Leonard Kress
When Modes of Music Change
(A Thirteener)
There's an old guy playing ragas in the living room
where there'd only been cats and incense and bad karma.
Between each raga, he plays contes picked up from Spanish
Gypsies when he ventured into their caves, his guitar
protecting him from their knives.
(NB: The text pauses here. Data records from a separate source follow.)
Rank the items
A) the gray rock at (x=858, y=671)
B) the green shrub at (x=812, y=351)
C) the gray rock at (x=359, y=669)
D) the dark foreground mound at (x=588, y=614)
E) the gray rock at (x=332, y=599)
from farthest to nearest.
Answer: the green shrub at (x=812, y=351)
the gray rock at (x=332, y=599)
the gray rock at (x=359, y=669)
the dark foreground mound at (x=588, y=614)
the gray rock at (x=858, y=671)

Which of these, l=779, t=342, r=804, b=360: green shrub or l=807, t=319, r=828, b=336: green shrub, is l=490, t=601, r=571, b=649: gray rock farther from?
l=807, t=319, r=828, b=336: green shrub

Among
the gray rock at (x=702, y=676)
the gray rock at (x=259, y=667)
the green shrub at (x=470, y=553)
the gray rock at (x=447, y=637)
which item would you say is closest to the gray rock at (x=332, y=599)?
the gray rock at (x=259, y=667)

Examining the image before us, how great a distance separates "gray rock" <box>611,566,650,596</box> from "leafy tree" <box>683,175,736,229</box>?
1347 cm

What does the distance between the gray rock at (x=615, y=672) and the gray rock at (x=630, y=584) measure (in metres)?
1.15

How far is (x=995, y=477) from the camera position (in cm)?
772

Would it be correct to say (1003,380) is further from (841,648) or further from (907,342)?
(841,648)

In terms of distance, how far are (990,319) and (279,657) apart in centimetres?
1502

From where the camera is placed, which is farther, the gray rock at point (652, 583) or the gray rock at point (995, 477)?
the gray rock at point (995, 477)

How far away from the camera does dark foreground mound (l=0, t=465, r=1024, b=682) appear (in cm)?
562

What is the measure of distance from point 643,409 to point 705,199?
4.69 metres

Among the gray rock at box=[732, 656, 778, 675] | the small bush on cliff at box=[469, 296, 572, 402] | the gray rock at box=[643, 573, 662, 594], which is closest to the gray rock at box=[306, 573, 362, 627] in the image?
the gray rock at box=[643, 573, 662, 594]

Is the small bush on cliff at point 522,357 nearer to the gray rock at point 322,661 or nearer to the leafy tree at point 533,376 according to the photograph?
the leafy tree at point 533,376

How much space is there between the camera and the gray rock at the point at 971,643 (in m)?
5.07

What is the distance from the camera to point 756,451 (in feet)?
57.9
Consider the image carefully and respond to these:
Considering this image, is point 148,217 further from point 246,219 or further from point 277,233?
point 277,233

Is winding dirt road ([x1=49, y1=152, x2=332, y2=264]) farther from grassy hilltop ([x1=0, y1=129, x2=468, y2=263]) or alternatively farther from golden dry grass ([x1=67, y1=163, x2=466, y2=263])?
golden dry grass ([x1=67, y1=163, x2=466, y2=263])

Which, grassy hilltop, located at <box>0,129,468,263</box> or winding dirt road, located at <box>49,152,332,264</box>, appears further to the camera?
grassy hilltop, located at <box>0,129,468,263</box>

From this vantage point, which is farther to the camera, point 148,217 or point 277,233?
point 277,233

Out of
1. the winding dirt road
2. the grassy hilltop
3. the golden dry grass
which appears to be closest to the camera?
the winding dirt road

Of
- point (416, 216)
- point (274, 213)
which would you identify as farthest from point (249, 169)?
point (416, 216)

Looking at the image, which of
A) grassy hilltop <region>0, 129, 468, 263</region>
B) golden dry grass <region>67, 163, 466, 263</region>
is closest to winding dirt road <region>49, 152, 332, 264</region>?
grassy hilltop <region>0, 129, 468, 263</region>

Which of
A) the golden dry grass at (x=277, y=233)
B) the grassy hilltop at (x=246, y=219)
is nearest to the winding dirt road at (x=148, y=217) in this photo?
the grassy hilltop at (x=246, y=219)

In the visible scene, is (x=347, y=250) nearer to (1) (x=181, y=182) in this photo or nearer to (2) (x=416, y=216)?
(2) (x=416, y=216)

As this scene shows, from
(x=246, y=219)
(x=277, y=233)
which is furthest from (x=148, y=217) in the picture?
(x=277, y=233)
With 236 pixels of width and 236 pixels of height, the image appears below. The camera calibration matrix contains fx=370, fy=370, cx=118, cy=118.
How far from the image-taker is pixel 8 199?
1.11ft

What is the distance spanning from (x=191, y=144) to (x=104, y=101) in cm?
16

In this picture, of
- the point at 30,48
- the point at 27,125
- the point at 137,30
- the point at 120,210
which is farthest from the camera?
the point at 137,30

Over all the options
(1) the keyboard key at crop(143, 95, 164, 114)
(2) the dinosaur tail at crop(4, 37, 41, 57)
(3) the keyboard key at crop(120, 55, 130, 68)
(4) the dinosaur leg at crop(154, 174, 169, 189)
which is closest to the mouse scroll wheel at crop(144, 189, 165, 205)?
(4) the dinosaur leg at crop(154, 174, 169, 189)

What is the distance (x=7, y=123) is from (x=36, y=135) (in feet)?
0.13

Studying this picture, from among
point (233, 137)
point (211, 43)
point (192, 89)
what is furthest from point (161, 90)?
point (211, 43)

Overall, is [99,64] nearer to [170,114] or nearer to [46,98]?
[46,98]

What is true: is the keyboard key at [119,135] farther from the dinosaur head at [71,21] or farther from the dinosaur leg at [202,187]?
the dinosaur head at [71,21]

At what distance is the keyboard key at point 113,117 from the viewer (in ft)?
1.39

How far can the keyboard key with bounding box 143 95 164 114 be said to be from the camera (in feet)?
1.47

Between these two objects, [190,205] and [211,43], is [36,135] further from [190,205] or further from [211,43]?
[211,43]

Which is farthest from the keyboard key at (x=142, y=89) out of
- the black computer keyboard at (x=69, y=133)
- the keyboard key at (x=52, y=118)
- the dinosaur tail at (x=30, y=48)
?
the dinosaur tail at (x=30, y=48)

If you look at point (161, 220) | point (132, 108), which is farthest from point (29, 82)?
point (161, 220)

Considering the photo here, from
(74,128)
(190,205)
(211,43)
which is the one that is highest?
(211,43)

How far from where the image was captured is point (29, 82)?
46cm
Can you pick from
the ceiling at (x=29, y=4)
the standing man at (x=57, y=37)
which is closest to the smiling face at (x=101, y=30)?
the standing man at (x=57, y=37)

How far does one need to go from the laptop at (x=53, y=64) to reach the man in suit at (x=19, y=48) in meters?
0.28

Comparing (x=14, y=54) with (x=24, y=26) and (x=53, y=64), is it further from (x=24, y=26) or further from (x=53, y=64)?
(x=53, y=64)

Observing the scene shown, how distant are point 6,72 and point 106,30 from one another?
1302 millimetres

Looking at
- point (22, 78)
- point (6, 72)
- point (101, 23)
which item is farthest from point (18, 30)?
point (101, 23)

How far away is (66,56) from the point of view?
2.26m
And between each conte
he tells stories from 1964—not before or after:
beach dwelling in Puerto Vallarta right when Night
of the Iguana was filmed and Liz Taylor's and Dick's
blistering presence scorched his beach-house; the moment he
learned all the music in the world boiled down to seven
modes and that he had to alternate between major
and minor keys, because sometimes things start out good and
then go bad--before they can ever get good again.
Bio
Leonard Kress has published poetry and fiction in Missouri Review, Massachusetts Review, Iowa Review, American Poetry Review, Harvard Review, etc. His recent collections are The Orpheus Complex and Walk Like Bo Diddley. Living in the Candy Store and Other Poems and his new verse translation of the Polish Romantic epic, Pan Tadeusz by Adam Mickiewicz were both published in 2018. Craniotomy Sestinas appeared in 2020. He teaches philosophy and religion at Owens College in Ohio.